Well, a wedding is about figuring out what’s important to you. Yeah, there’s already a lot of emphasis around crafting a wedding perfectly tailored to your personalities — and in my culture, that usually means colors, themes, and centerpieces. But one of the most liberating moments of the planning for my beau and I was the realization that we could hand-pick the values that mean the most to us and build our entire wedding around them. Sure, sometimes materialistic impulses or highly opinionated family members can get in the way of what you and your partner truly want out of your wedding. Yet in the end, our wedding allowed us to strip ourselves down to our roots and say: “this is the core of what we believe in.” We got very few comments from guests about our the way our wedding looked, but I couldn’t even begin to count how many people came up and told us how our wedding made them feel. And that is a very powerful thing.

A wedding is a crash course in becoming a partner. The very act of putting a wedding together builds a foundation for your future relationship — even if you’ve already been with that person for a very long time. The beau and I had already discussed what we wanted out of our relationship long before the engagement came, but the wedding was the trigger that began to put those words into action.

In that same vein, a wedding is about learning how to work as a team. The beau and I had already established ourselves as adults independently of one another well before we met, and our wedding suddenly pitched us onto awkward, tenuous ground. Everything each of us had was now “ours” instead of “mine” and “his,” and the wedding was the biggest “ours” of them all. It was our baby, our project, our thing we had to work towards together. The wedding and all its incumbent challenges — how do we negotiate our different budget styles? how do we talk with each other when we disagree? — was like one long, giant test with questions about issues we’d never needed to discuss before. Nothing could have prepared us for that.

In other words, our wedding was our first opportunity as a couple to talk about the really hard stuff.

A wedding is about redefining relationships. Just as our wedding was a formal way for the beau and I to establish ourselves as a family, it was also a way for our original families to formally recognize us as such. I know my parents will always view me as their child, but now, in their eyes, I am bound with someone else. And yet instead of “losing” me, they have in a sense gained another child. The day after our wedding, my parents stopped by our house and surprised us with a “welcome to the family” gift for the beau, and then some gifts that acknowledged the status of our new family: wine to open on our future anniversaries, a quilt with a double ring pattern on it, and a bit of gold as an investment. It was a moving gesture that helped establish our new roles in each others’ lives.

A wedding is both making and honoring history. Ours tied us to the generations that came before we even existed — creating a powerful connection to our forebears who once stood in our places.

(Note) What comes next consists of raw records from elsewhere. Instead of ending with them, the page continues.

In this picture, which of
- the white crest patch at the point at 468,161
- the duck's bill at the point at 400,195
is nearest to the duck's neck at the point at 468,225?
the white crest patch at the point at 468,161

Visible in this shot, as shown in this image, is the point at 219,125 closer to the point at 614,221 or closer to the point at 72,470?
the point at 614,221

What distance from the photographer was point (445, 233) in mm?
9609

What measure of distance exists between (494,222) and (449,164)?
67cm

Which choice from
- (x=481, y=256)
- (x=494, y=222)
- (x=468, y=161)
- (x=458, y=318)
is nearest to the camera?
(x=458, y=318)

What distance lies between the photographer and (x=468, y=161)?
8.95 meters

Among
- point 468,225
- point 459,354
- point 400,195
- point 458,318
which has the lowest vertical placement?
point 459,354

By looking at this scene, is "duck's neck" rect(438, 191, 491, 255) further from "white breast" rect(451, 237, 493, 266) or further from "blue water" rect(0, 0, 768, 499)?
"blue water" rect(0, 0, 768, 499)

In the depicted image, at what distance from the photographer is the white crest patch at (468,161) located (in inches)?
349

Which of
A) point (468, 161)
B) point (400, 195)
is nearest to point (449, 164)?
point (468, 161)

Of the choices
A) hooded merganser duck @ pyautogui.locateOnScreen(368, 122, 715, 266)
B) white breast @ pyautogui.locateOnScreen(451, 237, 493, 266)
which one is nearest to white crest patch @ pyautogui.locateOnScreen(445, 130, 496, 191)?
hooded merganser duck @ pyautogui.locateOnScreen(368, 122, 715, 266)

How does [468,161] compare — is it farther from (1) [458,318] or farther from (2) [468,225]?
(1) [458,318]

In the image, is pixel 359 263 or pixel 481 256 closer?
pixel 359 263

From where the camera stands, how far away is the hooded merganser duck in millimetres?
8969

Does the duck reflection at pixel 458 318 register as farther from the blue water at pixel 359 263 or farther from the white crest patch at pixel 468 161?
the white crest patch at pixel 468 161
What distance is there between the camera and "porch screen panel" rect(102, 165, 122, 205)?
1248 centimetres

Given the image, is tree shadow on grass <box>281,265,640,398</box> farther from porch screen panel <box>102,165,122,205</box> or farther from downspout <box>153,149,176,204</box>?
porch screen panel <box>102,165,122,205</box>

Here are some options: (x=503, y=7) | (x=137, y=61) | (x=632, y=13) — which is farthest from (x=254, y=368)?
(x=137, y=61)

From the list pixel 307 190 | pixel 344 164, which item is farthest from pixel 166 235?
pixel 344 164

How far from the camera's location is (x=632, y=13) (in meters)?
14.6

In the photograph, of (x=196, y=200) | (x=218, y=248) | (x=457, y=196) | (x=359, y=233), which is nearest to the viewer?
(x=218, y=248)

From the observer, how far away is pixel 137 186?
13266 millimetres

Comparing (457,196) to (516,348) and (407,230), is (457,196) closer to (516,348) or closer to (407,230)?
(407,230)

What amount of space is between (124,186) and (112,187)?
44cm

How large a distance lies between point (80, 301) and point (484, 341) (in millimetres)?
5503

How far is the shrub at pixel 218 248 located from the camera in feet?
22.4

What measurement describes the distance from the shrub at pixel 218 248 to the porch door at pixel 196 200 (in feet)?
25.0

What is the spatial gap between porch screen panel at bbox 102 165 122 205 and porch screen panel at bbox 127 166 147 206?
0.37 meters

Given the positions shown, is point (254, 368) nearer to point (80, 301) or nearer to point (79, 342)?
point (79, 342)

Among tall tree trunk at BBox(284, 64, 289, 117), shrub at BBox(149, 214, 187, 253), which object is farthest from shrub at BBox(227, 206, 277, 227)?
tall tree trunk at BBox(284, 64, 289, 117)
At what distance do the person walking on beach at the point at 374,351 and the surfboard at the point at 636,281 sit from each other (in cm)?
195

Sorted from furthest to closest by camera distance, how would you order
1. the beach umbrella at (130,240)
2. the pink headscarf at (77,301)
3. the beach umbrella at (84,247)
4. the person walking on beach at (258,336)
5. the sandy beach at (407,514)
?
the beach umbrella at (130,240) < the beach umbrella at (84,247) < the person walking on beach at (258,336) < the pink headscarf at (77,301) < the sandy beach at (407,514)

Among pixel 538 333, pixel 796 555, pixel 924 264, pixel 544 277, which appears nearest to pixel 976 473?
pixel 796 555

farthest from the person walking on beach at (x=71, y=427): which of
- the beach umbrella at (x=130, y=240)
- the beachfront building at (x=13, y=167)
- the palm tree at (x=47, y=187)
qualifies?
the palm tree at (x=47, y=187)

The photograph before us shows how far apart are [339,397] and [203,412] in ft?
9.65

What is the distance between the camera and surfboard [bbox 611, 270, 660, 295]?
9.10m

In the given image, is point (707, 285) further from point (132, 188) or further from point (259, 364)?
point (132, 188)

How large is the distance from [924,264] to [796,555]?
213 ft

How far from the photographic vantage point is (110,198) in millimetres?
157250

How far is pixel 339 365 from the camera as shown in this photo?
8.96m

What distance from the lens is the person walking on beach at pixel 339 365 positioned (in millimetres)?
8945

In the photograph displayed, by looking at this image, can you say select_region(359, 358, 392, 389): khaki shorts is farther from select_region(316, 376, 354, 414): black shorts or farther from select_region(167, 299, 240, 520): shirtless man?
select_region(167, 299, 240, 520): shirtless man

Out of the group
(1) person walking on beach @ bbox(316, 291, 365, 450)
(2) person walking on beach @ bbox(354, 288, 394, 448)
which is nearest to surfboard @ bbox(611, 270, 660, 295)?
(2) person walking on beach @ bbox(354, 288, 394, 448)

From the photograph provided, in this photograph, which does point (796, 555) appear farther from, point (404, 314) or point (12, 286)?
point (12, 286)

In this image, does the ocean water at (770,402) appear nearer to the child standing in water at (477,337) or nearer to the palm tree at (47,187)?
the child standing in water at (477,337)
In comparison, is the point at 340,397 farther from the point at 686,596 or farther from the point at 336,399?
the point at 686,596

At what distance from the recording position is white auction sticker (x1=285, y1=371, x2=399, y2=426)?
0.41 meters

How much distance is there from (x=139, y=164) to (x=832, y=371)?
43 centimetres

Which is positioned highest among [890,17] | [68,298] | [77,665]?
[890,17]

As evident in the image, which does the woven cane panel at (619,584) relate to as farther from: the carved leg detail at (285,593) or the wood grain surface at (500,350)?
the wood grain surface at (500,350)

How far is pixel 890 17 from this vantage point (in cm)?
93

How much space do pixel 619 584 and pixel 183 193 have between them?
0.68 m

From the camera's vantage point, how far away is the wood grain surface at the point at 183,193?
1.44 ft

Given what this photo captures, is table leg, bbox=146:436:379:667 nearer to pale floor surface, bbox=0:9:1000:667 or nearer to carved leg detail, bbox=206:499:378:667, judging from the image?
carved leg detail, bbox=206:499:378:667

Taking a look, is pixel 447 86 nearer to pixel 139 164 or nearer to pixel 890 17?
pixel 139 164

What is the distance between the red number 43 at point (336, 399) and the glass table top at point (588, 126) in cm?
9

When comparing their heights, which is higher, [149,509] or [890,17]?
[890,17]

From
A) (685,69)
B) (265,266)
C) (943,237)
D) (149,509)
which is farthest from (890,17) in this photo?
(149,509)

A wedding is community. Whether that means 350 cherished individuals plucked from your circles, or just your immediate family and closest friends — these people are who made and shaped you. We chose to pay our people tribute during the ceremony by having them briefly hold our wedding rings, imbuing them with their spirits.

A wedding is a party. Pure and simple. It’s an excuse to create joy where there was once none.

And lastly, a wedding is hope.

So now I turn it back to you guys: what does a wedding mean to you?